Self-funded Health Insurance: Understanding the basics

Self-funded health insurance can offer greater flexibility, control and cost-saving opportunities. We explain why more employers are making the shift.

In recent years, the need to curtail healthcare spending has given rise to an increasingly popular method — self-funded health insurance. Compared to traditional fully insured plans, which involve payment of a set premium to an insurance company to cover the costs of care, self-funded plans can offer greater flexibility, control and cost-saving opportunities.

 

How Self-funded Health Insurance Works

Instead of paying premiums to traditional health insurance companies, employers will fund their own plans—either partially or fully— and accept the responsibility for payment of any healthcare expenses incurred by enrollees. Employers usually reach out to consultants or third-party administrators (TPAs) or health plan administrators for assistance in designing plans that meet the needs of their employee populations.

TPAs help employers determine the level of stop-loss coverage they need to cover extremely large claims based on their risk tolerance and claim history. In addition, TPAs create customized health benefit plan documents, select appropriate provider networks and administer the plans.
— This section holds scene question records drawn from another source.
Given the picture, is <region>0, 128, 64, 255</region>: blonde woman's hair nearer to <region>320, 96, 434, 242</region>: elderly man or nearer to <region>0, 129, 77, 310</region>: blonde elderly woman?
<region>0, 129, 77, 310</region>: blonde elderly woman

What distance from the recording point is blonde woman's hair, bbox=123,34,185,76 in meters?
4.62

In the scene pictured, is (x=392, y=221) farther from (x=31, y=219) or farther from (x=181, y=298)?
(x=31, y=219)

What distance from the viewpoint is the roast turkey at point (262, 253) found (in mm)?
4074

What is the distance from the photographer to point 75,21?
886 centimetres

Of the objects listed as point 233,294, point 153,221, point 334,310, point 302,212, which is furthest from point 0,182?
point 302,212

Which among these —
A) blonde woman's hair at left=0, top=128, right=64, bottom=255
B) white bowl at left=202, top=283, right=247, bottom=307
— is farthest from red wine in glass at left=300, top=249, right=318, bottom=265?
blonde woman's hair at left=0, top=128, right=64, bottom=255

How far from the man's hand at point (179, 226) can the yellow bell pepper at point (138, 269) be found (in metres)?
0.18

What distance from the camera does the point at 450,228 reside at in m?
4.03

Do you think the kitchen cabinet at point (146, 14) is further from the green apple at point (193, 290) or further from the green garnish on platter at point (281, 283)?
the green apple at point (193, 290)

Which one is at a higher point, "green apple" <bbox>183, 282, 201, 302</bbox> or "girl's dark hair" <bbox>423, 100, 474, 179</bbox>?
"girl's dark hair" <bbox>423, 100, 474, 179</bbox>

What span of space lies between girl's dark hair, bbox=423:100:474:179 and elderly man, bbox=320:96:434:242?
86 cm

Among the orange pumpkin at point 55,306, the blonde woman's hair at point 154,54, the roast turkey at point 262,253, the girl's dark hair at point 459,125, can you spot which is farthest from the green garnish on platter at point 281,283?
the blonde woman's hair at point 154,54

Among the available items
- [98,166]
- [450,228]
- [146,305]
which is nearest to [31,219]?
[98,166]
It is important to select a TPA that is able to coordinate all of these steps while having your best interests at heart. The process should be completely transparent to you as the employer, with the focus on returning control into your hands.

Compared to traditional fully insured plans, which involve payment of a set premium to an insurance company to cover the costs of care, self-funded plans can offer greater flexibility, control and cost-saving opportunities.

Benefits of Self-Funded Health Insurance

Self-funding allows smaller and midsized business to be much more flexible in the benefits they offer their employees, crafting plans that meet the needs of specific workplace populations. This flexibility can control costs by encouraging healthy behaviors and discouraging inappropriate healthcare utilization. Because self-funding allows for greater involvement at the company level, population management strategies such as smoking cessation or weight loss programs can be implemented easily. High-value services such as preventive care and medication adherence regimens give employers more control of positive outcomes while increasing workers’ quality of life and decreasing costs. Self-funding puts employers in control by allowing them to utilize claims data in order to identify and better utilize low-cost providers.

Health plan administration costs are significantly lower—typically between 3 to 5 percent—than those associated with a fully insured plan, which the International Foundation of Employee Benefit Plans (IFEBP) reports range from 15 to 20 percent. Self-funded companies also can avoid state premium taxes—typically 1.5 to 3.5 percent, depending on the state—and costly mandates on insurers’ plans, which can add between 5 to 7 percent to plan costs.

 

Navigating the Responsibilities

Self-funding most often refers to partially self-funding, meaning that an insurance company (reinsurance) is still involved covering the majority of the risk. Reinsurance carriers have adapted to the need of small and mid-sized employers by offering special provisions that further address the perceived risk of a self-funded arrangement. These include lower specific deductibles that in some cases expose the group to less than $25,000 of risk for an individual. They also have implemented provisions that help to level out expenses in higher than normal months of medical claims.

Maximum cost can also seem to be a risk of self-funding. However, the prevailing thought is that when an employer is faced with high medical claim costs within one year, the value, not the risks, of self-funding is most transparent. Access to information and data on the drivers of medical cost and flexible solutions are critical advantages of self-funding. A fully insured renewal after a high-cost year will offer a huge risk of double-digit rate increases, not solutions.

All these factors, as well as consistent results and proven case studies in almost every industry and every employer size show that risk is mitigated by the strategies and value imparted by an experienced and proven health plan administrator.

 

Who Chooses to Self-Fund?

Most employers can benefit from switching from a fully insured to a self-funded model. According to a 2011 survey of employer-sponsored health benefits conducted by the Kaiser Family Foundation and the Health Research & Educational Trust, 60 percent of U.S. workers are insured by self-funded or partially self-funded plans. In the past, these benefits were thought to be reserved for only large companies, but that’s no longer the case. Small and mid-sized employers with as few as 50 employees are reaping the rewards in the form of lower costs and greater control over their plans.